Solved – What exactly does nested K-Fold Cross-validation mean in terms of kNN

cross-validationk nearest neighbour

How do I implement nested K-fold cross-validation when it comes to k-Nearest Neighbours?

Let's say I built a kNN classifier, and used K-Fold CV to tune the hyper-parameter. Now, how do I use nested K-Fold CV? I have read multiple articles, but they don't explain it well enough (esp. in the case of kNN).

From my understanding, in nested CV:

I do K-Fold CV with K = 5 and k = 1, for example, on the training data and see the mean error rate. Then I do CV again with K = 10, for example, and k = 1, and then I do it again, with K = 15, for example, and k = 1, and so on, for multiple values of K.

Then I repeat the whole thing for k = 2, and so on, for multiple values of k.

In the end, I can use the data to plot a graph to see the what the mean error rate is with multiple values of k and for multiple values of K. So the X axis = k values, y axis = mean error rate and I can plot K lines.

And so I can look for the value of k with the minimum mean error rate, for the biggest K I could find, and use that value with the classifier to test out-of-sample accuracy on the test set.

Is that what is meant by nested CV?

Best Answer

That is not quite what is meant by nested CV.

Suppose your basic learning algorithm is "use 20-fold CV to find the best value of k, for $k = 1, 2, 3$". In order to assess the performance of this algorithm, you could again use CV, say 10-fold this time.

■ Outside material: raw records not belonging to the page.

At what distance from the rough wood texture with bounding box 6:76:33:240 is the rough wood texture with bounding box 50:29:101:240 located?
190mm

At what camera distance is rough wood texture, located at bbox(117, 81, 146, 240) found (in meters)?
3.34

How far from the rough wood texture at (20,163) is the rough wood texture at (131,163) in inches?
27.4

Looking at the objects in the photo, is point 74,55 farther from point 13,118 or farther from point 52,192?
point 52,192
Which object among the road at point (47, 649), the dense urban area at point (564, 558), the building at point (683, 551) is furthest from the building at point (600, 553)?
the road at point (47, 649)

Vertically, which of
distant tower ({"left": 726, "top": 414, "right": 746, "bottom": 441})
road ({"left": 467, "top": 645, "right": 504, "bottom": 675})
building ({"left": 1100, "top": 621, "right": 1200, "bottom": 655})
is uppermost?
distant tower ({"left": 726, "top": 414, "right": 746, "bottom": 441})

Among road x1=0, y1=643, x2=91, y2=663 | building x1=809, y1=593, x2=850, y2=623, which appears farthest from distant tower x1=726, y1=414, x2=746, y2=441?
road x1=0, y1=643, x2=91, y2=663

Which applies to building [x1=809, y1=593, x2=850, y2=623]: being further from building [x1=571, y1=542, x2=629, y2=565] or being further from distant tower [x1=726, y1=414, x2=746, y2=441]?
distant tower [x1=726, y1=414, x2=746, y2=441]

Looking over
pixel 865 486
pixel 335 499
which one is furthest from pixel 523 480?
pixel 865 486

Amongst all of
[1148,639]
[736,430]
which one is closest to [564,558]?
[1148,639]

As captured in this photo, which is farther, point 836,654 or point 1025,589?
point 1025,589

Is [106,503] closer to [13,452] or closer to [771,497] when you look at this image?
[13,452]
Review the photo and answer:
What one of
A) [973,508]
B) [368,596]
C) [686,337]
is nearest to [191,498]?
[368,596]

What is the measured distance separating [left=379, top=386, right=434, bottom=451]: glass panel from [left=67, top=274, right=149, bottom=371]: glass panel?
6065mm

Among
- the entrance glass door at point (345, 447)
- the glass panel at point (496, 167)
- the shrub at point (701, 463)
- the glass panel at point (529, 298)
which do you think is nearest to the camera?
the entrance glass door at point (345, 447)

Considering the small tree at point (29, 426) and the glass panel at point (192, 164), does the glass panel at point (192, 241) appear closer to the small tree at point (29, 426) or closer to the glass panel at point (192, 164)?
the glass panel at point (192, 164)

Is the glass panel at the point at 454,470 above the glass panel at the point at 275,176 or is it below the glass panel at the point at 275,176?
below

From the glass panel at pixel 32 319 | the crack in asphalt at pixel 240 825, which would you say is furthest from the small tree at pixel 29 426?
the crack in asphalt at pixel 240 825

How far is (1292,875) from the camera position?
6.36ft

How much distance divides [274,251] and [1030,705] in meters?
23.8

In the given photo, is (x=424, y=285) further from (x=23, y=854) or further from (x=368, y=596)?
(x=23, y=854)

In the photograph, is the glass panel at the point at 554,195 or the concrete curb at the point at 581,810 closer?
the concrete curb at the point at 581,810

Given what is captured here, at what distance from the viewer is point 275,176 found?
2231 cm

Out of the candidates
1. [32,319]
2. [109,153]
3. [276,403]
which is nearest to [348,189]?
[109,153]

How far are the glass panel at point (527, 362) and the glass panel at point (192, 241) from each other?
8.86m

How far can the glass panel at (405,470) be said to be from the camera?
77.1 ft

As commented cbeleites, let's term these 10-folds "outer folds":

  • In outer fold 1, you would leave out the 1st 10th of the data; on the remainder of the data, you would perform 20-fold CV for each of $k = 1, 2, 3$, and note the best $$k you found. For this k, you would train on all of the data except for the 1st 10th, and check the performance on the 1st 10th.

  • In outer fold 2, you would leave out the 2nd 10th of the data; on the remainder of the data, you would perform 20-fold CV for each of $k = 1, 2, 3$, and note the best $k$ you found. For this $k4, you would train on all of the data except for the 2nd 10th, and check the performance on the 2nd 10th.

  • ...

  • In outer fold 10, you would leave out the last 10th of the data; on the remainder of the data, you would perform 20-fold CV for each of $k = 1, 2, 3$, and note the best $k4 you found. For this k, you would train on all of the data except for the last 10th, and check the performance on the last 10th.

So the 10 outer folds give you altogether 10 CV estimates; the 20 inner folds each outer fold uses, is just for selecting $k$.